Ian scoffed. “What time is it?”

Conner pulled his phone out of his pocket. “Six-fifty-two.”

Abel snorted and turned to close the hatchback. “On time is too late.”

“Anything else left to bring out?” Ian asked Abel. He hooked a sweaty arm around Serafina’s neck and squeezed before she managed to squirm away. Gross.

Abel was already heading back to the house. “Knowing your grandmother—?” There was a brief hitch in his step as he broke off, then resumed without correcting himself. “—I’m going to say yes.”

Serafina turned to Ian with wide eyes. He called her our grandmother.

Ian reached for her again, looping his arm around her shoulders. Serafina didn’t try to get away this time. She feels kind of like our grandmother, doesn’t she.

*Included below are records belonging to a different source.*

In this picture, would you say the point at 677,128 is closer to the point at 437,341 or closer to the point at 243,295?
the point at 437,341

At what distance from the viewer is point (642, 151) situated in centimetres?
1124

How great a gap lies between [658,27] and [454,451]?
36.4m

Thinking of the way Bonnie hummed happily as she prepared her oatmeal this morning, Serafina nodded. Ian gave her a final squeeze and dropped his arm.

“You ready to kick some ass, QB?” Ian asked Connor.

Connor’s chest puffed with pride. The local girls weren’t the only ones who looked at Ian with stars in their eyes. “You know it.”

Serafina managed to swallow the lump in her throat as the older boys walked ahead and Mason fell into step beside her.

Bonnie looked up from where she and Kelly were chatting by the door. “Where’s your hat?” she demanded as soon as she saw Ian.

“Leave the boy alone,” Abel boomed, directing Ian and Connor to the drinks cooler, which still needed carrying back to the truck.

Bonnie put her hands on her hips. “Leave him alone to get sunstroke?”

Ian waved Connor off and picked the heavy cooler up like it was nothing. Abel handed Connor his rifle and nodded for him to follow Ian with it to the truck. Abel never went anywhere unarmed.

“He’s going to be in a helmet most of the day.” Abel snorted. “We aren’t going sightseeing.”

Ian winked at Serafina as he passed. Told you we’d have a family someday.